## Check your understanding
• 1. Answer each question from the letter to Senator Obama.
(a) What bill's voting does the writer complain about?
(b) By what name do the cynical people address the writer?
(c) Which candidate does the writer not want to be driven to consider voting for?
• 2. Reproduce the passage of the letter to Senator Obama from "Barack, sweetie, let" up to and including "about gay marriage.", keeping every word unchanged.

## Excerpt provided
----------
Who the hell are you? Has a soul-sucking alien invaded your body? Did you and Hillary Clinton actually figure out the physics required to become one person? Or are you sick, too, and maybe have a case of Cheney on the brain? What is this, with the voting of the FISA bill? And the personal attack on General Wesley Clark? And the sudden devotion to Bush's wonderful faith-based initiatives? And the criticizing of MoveOn? And all of the other boneheaded crap you've said and done in the past two weeks? Does Michelle know about all of this bullshit? Where's Michelle?! I'M TELLING MICHELLE!
ohmyGOD, I'm wondering now if I wasn't completely wrong about you. I can't even believe I am saying/writing these words! I totally believed in you, man! Every cynical person I've talked with about politics, for the past 7 months at least, appears to have been right. I wanna be right! I don't want those clowns to be right! Because they were all (in sweet, soothing, condescending tones), "He's going to play the liberal card until the general election starts. And then he's going to move to the center, just like Al did, and John did. He is not the rock star that you think he is, Steph." And I was all, "You are so wrong! Ha ha ha, I laugh at you. Wrong! This guy is the real deal! Why do you have to be so negative about everything?" And then I would babble about positive energy and goodness and light, and What the &*%$# Do We Know? would somehow seep its hippie way into the conversation, so that I could in turn look down on them and, thusly, feel superior. As an American, one upsmanship is totally my right.
Barack, sweetie, let me spell this out for you: stop listening to the fools who keep telling you to "Move to the right! Move to the right!" You do not need them, because they could not be more wrong. How can you not see this? How can you not know this? It didn't work for Al Gore or John Kerry, and it ain't gonna work for you. (OK, technically, it did work for Al Gore, but that's another story.) In general, Democrats are really, super sick and tired of members of Congress who appear to be watered-down versions of Republicans. We do not need another pussy! We have enough pussies as elected officials! We do not need another idiotic Democratic candidate for president who is masquerading as a toned-down Republican. Next thing I know, you'll be chilling at NASCAR events and talking smack about gay marriage.
I am your base, Senator Obama. I feel betrayed and somewhat unhinged, but that could just be the aforementioned medical issue. But I really feel deceived by you. I am no longer sure that I can trust you. And you're going to have to win back that trust, sir. From what I gather, your base is pissed as fucking hell about all of this. I am one of those people, one of those funtastic "netroots" folks. Actually, this is one lesson that you should have learned from George W. Bush: do. not. piss. off. your. base. Ever. I am the bread to your butter, the cake to your ice cream, and the tequilla to your lime. We compliment each other, we go well together, and we look awesome in both ebony and ivory. C'mon, man. Don't wreck this Stevie Wonder and Paul McCartney moment in time. And don't make me consider voting for Ralph Nader, or not voting at all, especially after my diatribe to Hillary supporters several weeks ago. I hate eating crow, because it tastes like total shit.
I'm sad. I'm heartbroken. I thought that what we had was real. How could you do this to me? Please tell me that you love me. Please tell me that this is all a big misunderstanding.
----------
## Entries supplied
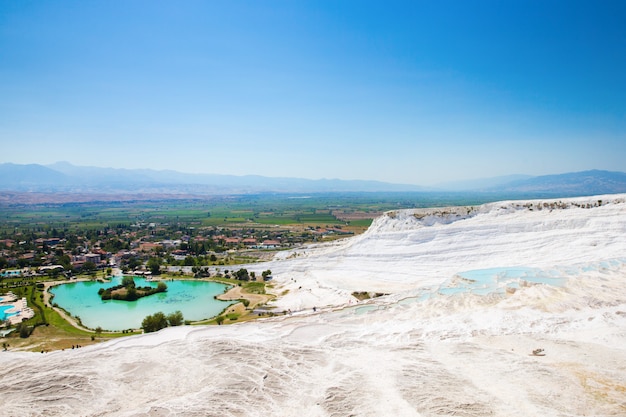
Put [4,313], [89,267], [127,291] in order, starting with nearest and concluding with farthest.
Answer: [4,313]
[127,291]
[89,267]

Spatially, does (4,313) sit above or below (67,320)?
below

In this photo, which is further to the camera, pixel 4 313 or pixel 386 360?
pixel 4 313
----------
## Results in order
• 1.
(a) The FISA bill.
(b) Steph.
(c) Ralph Nader.

• 2.
Barack, sweetie, let me spell this out for you: stop listening to the fools who keep telling you to "Move to the right! Move to the right!" You do not need them, because they could not be more wrong. How can you not see this? How can you not know this? It didn't work for Al Gore or John Kerry, and it ain't gonna work for you. (OK, technically, it did work for Al Gore, but that's another story.) In general, Democrats are really, super sick and tired of members of Congress who appear to be watered-down versions of Republicans. We do not need another pussy! We have enough pussies as elected officials! We do not need another idiotic Democratic candidate for president who is masquerading as a toned-down Republican. Next thing I know, you'll be chilling at NASCAR events and talking smack about gay marriage.